● PROBLEM TO WORK ON
Copy exactly. Begin at the line containing "common name: red deer" and stop at the last line of the entries, omitting any pictures.

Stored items
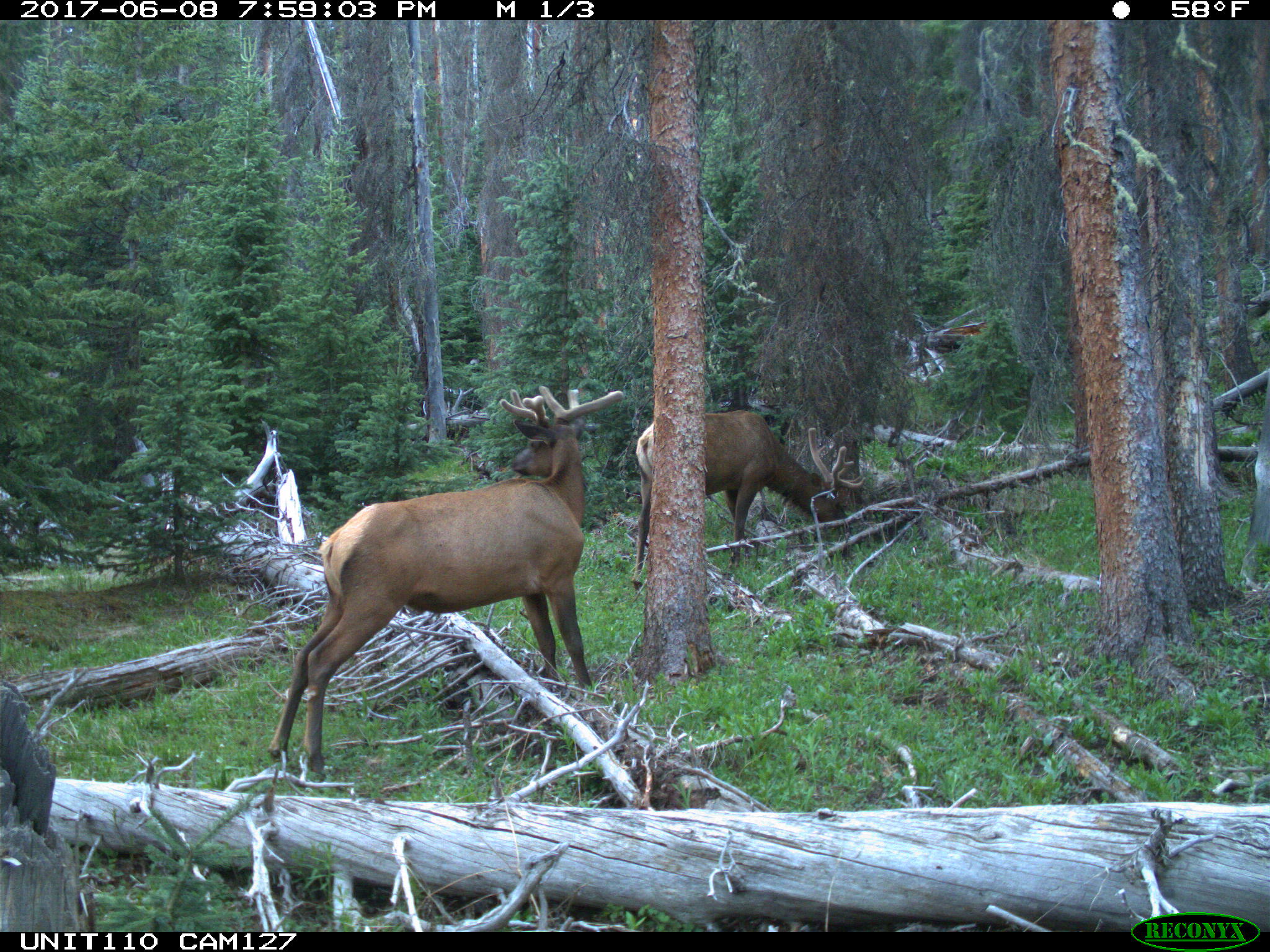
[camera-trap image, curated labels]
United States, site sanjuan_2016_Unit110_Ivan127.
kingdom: Animalia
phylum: Chordata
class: Mammalia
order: Artiodactyla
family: Cervidae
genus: Cervus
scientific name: Cervus elaphus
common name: red deer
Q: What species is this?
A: Cervus elaphus (red deer).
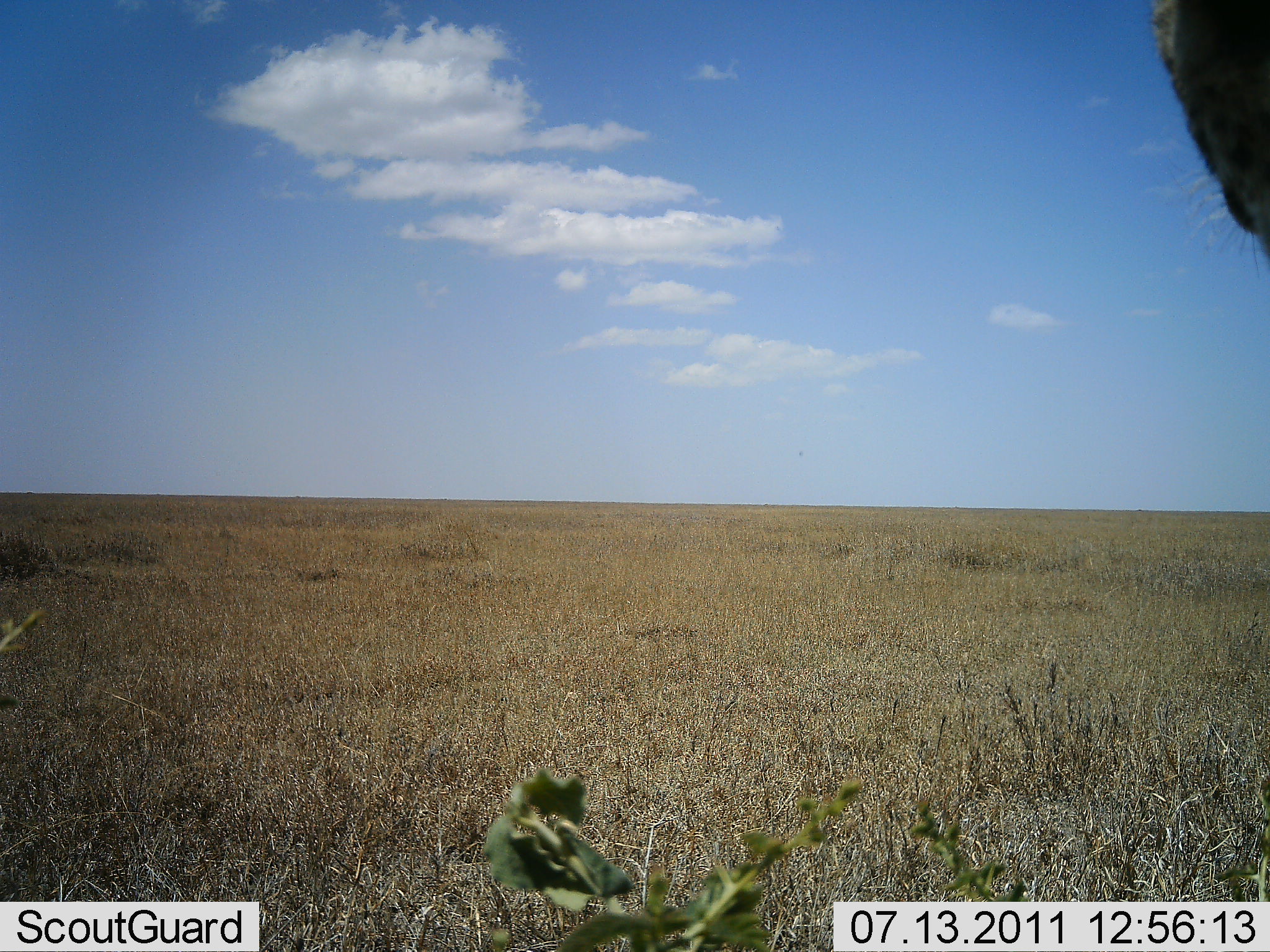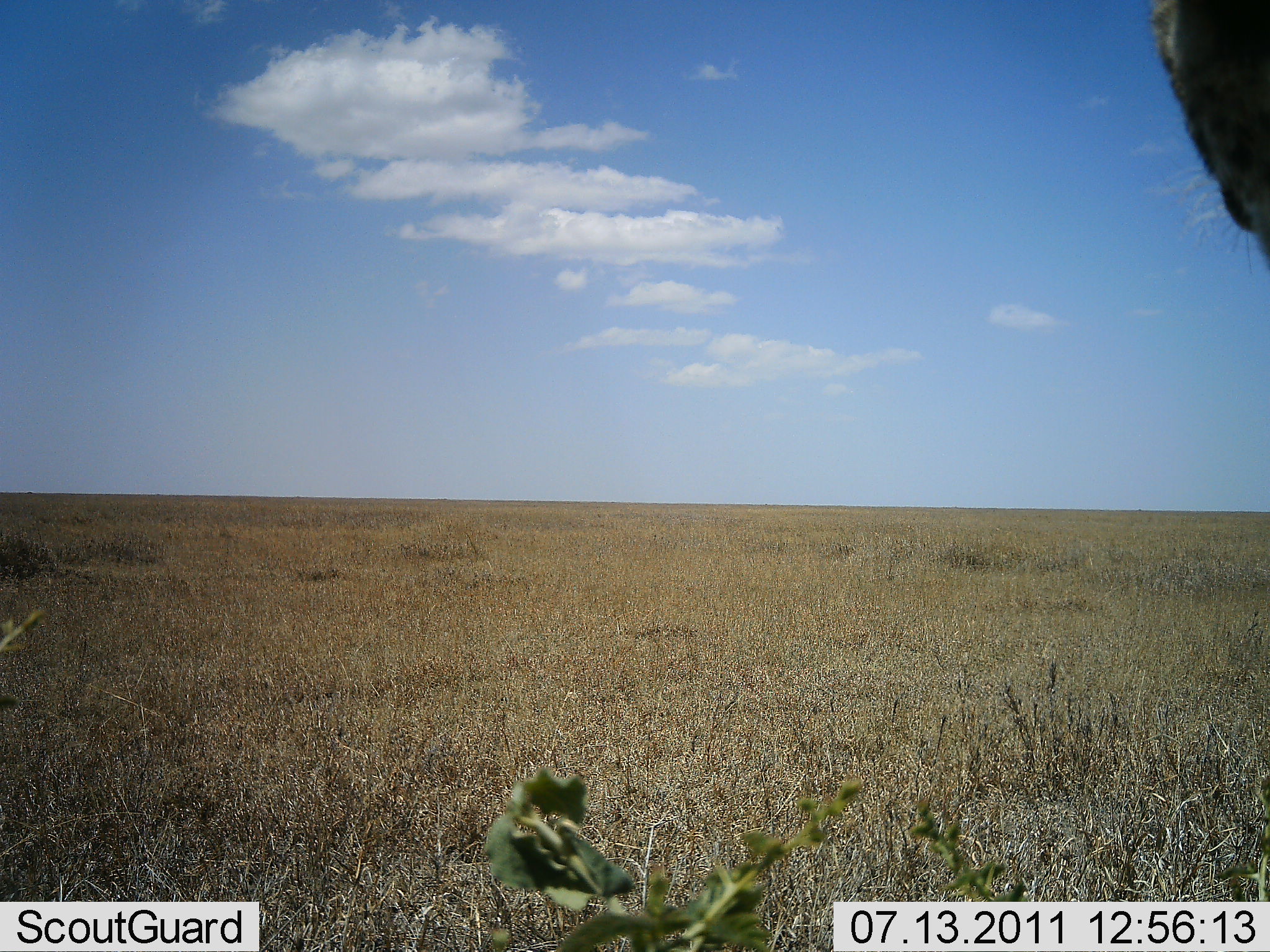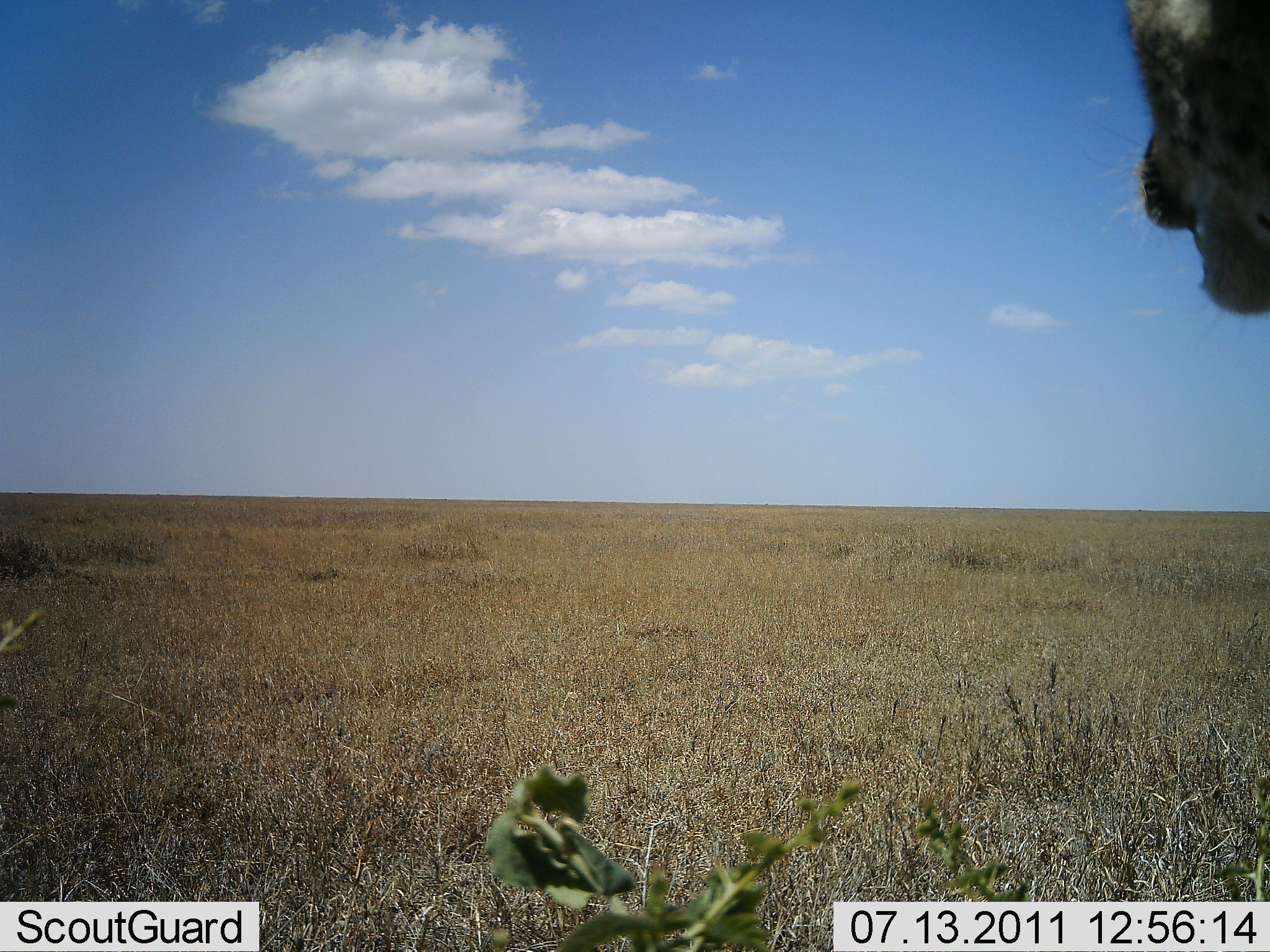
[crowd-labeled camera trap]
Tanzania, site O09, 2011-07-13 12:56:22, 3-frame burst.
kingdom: Animalia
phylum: Chordata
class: Mammalia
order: Carnivora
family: Felidae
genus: Acinonyx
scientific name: Acinonyx jubatus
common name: cheetah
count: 1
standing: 88%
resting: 0%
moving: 0%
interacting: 12%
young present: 0%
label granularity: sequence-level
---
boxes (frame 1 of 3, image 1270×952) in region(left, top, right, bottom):
animal: region(1151, 2, 1270, 251)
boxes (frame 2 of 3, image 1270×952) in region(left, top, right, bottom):
animal: region(1149, 0, 1270, 259)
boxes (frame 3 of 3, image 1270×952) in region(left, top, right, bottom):
animal: region(1124, 0, 1270, 315)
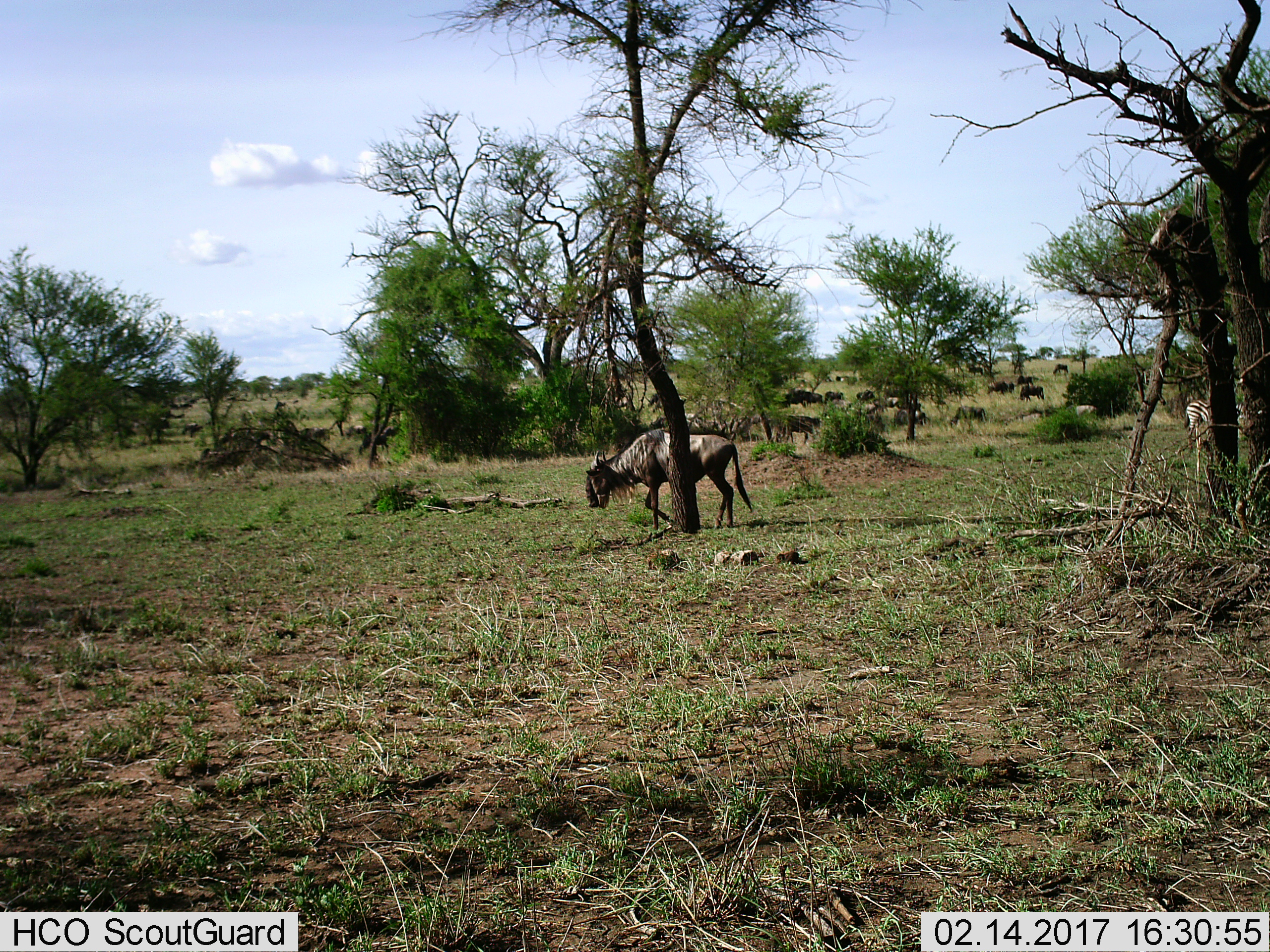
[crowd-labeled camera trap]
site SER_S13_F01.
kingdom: Animalia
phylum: Chordata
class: Mammalia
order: Artiodactyla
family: Bovidae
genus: Connochaetes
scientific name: Connochaetes taurinus taurinus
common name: blue wildebeest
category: wildebeestblue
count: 1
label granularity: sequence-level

● OUTPUT
common name: red deer
Q: What species is this?
A: Cervus elaphus (red deer).
[crowd-labeled camera trap]
Tanzania, site O09, 2011-07-13 12:56:22, 3-frame burst.
kingdom: Animalia
phylum: Chordata
class: Mammalia
order: Carnivora
family: Felidae
genus: Acinonyx
scientific name: Acinonyx jubatus
common name: cheetah
count: 1
standing: 88%
resting: 0%
moving: 0%
interacting: 12%
young present: 0%
label granularity: sequence-level
---
boxes (frame 1 of 3, image 1270×952) in region(left, top, right, bottom):
animal: region(1151, 2, 1270, 251)
boxes (frame 2 of 3, image 1270×952) in region(left, top, right, bottom):
animal: region(1149, 0, 1270, 259)
boxes (frame 3 of 3, image 1270×952) in region(left, top, right, bottom):
animal: region(1124, 0, 1270, 315)
[crowd-labeled camera trap]
site SER_S13_F01.
kingdom: Animalia
phylum: Chordata
class: Mammalia
order: Artiodactyla
family: Bovidae
genus: Connochaetes
scientific name: Connochaetes taurinus taurinus
common name: blue wildebeest
category: wildebeestblue
count: 1
label granularity: sequence-level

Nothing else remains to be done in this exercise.